I kept a few fingers of cognac in my glass while I worked, and sipped at it when I stepped back to assess my progress. My carvings didn’t typically require such a stock-taking, but I did so, outwardly, because this was a panorama, and one needed a little more distance to see the full scope. Inwardly, I did so because the rain-wet street outside the little window, the savory steam rising from below, and a glass of such a fine spirit were almost enough to make a pumpkin look like a work of art.
Deckinger called me at three thirty on Saturday, wanting to know if I was going to make his deadline. I told him I was putting the final touches on the last one and that I’d start hauling them up within the hour. I’d be bringing them one by one, I said, walking through the Common rather than taking the T, and each trip would take about twenty minutes.
I put aside what I’d actually been working on that morning: a new painting that had been occupying more and more of my brainspace since I’d stood in front of Deckinger’s Durant. I always did my best work when I was neglecting something else important; I could channel the pressure of a deadline into an artificial deadline for myself.
Durant saw all the faces in the crowd, but my project was to see the crowd in a single face. I had a huge self-portrait going, divided into little rectangles like the index guides in an atlas. Eventually the guides would fade into the paint laid over them, but each little box would have distinctions both in a slightly different undertone and a slightly different cast of feature—that is, one corner of the mouth would be playfully smirking, the other turned down; one eye would appear to be the eye of a hero, the other the eye of an old woman on the subway. The trick was getting them to conspire to create one cohesive face, one only slightly fractured, able to draw the viewer closer to observe each panel and examine the infinite parallel versions of a single human countenance.
But that would all have to wait. I quickly fine-tuned the last of the pumpkins and stuck it under my arm. Outside, I was surprised to find a black car waiting for me, and a chauffeur holding a sign with my name on it as if I were being picked up at the airport. So I loaded all the pumpkins into the trunk, cushioning them with some Styrofoam blocks I had in my apartment, and we drove the short trip up the hill to Deckinger’s condo.

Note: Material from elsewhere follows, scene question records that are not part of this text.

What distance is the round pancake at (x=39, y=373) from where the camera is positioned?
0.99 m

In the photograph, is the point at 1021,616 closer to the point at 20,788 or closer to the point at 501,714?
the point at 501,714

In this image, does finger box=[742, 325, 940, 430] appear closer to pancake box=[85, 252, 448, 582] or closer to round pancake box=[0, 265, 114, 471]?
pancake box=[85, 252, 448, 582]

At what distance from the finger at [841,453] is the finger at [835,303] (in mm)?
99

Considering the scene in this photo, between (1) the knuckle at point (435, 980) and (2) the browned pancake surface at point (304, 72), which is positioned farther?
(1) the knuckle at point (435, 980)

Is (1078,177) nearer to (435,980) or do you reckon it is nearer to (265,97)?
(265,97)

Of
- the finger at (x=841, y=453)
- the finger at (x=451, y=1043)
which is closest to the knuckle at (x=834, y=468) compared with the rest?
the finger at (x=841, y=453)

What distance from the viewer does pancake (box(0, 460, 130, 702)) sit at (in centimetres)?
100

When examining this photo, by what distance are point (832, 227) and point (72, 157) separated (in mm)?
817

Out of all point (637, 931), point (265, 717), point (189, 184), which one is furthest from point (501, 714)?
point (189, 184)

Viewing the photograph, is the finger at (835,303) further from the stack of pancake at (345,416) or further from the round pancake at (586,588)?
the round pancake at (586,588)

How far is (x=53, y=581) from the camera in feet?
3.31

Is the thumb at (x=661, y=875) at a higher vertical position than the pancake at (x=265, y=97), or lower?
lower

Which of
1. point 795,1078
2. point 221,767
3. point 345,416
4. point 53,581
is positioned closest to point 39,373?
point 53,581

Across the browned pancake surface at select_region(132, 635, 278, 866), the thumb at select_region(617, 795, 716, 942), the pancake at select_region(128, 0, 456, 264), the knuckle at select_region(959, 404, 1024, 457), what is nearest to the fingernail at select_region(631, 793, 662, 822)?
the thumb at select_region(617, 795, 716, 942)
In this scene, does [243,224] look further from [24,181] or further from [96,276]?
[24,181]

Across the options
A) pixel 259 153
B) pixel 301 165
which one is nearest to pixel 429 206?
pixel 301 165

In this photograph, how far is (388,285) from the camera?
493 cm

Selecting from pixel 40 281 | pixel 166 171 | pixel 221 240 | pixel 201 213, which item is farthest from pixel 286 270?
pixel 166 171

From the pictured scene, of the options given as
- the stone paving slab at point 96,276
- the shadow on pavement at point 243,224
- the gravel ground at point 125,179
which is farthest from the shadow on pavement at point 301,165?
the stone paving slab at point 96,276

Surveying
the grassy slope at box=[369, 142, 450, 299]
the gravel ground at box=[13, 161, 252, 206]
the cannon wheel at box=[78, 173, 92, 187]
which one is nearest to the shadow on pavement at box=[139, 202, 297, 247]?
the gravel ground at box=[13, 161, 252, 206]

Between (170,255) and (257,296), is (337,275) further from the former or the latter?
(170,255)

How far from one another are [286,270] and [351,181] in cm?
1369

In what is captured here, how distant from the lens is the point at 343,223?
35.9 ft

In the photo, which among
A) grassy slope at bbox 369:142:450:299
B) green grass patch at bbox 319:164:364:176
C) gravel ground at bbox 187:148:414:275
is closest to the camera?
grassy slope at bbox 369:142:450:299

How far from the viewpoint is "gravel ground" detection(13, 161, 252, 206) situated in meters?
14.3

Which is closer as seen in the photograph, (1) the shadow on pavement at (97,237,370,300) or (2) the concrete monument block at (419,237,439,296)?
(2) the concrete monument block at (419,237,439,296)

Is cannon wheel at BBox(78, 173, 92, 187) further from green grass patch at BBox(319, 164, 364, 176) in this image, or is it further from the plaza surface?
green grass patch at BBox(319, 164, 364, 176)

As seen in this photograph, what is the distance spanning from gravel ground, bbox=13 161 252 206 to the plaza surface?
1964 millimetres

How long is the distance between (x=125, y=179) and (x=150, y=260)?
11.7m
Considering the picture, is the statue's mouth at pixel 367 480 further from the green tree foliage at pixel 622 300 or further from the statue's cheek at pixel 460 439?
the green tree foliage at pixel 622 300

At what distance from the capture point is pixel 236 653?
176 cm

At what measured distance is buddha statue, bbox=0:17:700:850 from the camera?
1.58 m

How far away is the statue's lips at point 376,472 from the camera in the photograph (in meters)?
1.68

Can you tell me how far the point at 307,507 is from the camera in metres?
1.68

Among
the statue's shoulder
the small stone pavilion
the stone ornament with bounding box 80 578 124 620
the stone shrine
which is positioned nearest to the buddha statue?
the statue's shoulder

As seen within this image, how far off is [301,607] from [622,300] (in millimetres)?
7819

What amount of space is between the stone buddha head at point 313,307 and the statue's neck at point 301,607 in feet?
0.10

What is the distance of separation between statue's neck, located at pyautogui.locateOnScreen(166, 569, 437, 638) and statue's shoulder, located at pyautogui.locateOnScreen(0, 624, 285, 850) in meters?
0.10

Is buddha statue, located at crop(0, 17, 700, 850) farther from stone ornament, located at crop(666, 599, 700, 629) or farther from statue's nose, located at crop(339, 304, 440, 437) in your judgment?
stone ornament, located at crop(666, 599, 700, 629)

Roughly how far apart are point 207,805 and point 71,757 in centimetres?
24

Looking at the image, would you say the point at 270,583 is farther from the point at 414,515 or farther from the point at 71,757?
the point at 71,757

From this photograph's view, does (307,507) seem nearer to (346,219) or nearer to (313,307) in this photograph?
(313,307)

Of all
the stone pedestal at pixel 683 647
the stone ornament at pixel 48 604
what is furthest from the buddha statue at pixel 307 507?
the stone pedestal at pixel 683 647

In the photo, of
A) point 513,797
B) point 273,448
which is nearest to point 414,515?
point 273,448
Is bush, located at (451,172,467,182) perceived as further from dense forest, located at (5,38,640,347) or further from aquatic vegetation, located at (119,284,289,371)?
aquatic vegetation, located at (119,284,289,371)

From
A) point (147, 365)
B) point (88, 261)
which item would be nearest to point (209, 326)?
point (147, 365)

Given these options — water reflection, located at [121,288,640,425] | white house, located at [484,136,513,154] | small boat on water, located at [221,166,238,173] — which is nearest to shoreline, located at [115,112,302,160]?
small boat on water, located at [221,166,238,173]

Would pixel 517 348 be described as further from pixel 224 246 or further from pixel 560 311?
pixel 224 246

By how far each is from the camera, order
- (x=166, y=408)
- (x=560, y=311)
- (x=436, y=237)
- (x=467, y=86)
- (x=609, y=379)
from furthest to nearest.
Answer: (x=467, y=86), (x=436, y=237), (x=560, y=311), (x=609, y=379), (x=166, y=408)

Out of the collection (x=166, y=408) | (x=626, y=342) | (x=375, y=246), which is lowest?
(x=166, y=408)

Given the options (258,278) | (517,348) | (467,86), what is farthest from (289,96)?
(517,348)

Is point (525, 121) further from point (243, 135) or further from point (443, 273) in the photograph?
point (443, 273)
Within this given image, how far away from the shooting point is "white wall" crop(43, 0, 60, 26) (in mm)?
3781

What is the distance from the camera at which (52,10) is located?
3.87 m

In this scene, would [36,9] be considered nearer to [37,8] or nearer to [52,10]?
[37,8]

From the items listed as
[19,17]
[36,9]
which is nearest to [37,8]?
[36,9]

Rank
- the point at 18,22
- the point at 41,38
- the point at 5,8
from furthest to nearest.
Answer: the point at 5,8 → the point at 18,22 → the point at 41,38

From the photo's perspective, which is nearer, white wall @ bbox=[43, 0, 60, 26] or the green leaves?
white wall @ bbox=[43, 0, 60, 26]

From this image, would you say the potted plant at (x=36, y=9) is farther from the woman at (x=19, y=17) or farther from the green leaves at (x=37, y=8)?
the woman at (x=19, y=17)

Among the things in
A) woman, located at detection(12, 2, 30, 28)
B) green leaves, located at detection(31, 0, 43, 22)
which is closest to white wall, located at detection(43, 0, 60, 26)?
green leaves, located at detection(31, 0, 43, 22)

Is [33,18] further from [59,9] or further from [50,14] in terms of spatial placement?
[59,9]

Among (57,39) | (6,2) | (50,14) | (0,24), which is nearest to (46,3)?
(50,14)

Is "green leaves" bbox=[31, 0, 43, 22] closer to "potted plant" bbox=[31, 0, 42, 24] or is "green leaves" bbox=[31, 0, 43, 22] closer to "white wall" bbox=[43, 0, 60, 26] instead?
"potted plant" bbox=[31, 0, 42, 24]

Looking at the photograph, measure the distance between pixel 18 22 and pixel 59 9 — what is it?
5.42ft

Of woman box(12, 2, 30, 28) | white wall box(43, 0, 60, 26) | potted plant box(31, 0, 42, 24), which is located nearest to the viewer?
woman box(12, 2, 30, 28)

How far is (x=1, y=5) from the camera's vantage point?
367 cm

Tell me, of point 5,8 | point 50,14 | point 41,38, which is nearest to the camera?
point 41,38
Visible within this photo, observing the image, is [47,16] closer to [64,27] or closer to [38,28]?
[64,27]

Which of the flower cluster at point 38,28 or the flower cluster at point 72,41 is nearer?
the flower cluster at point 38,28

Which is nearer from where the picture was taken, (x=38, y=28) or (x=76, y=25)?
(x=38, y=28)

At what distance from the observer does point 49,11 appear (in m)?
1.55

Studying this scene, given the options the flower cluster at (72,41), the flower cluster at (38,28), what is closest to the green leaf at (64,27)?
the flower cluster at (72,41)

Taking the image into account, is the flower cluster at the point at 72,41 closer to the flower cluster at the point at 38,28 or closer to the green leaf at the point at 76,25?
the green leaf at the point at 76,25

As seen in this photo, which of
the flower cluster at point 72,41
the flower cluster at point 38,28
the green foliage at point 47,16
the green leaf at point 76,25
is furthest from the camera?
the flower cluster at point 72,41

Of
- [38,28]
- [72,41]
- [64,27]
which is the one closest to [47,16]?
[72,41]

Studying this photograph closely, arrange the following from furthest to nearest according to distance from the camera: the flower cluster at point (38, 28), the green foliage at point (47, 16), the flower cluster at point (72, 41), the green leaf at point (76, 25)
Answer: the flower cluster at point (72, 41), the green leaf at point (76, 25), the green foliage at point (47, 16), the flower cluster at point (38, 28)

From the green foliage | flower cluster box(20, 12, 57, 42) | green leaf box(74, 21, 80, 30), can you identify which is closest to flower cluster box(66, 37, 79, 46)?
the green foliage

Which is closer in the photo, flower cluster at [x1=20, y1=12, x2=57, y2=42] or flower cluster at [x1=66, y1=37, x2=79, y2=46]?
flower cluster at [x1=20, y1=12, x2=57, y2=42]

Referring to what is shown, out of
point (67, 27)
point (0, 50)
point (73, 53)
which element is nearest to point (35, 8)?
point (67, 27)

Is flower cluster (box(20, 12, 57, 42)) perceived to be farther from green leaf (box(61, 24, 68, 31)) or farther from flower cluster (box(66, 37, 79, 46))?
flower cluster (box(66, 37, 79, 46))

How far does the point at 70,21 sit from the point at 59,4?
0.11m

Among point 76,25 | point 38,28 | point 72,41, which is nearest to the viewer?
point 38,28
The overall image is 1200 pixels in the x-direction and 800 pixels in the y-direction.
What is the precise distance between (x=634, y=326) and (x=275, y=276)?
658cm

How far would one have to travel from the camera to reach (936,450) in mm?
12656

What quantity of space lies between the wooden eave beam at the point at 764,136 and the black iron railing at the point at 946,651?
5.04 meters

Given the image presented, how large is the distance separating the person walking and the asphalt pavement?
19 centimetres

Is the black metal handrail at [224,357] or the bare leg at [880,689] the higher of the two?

The foyer looked the same, but the rooms beyond were decorated with framed posters for dozens of old horror movies: Poltergeist, Rosemary’s Baby, The Exorcist, and so on. A rented bartender was setting up his table, and Deckinger sat on the corner of his sofa trying to connect his laptop to what seemed like a very complex stereo system. He was not impressed with the first pumpkin I brought in, decorated only with the tail of the river and a few trees. Nor was he happy when I told him I’d deviated from the specs he gave me, forgoing two rows of five pumpkins for a triangular design with just one pumpkin on the bottom left, rising to three high on the far right.
He studied the first one, his face looking something like a TV judge when he threatens to hold someone in contempt. That expression eased toward neutral as successive trips to the car filled in the tableau. The driver offered to help, but I would not have anyone else handling the delicate pieces. It took about fifteen minutes to come together. When they were all arranged Deckinger looked at me, shrugged, and said bemusedly, “What did I expect from pumpkins?” He counted out the balance of the commission from his wallet.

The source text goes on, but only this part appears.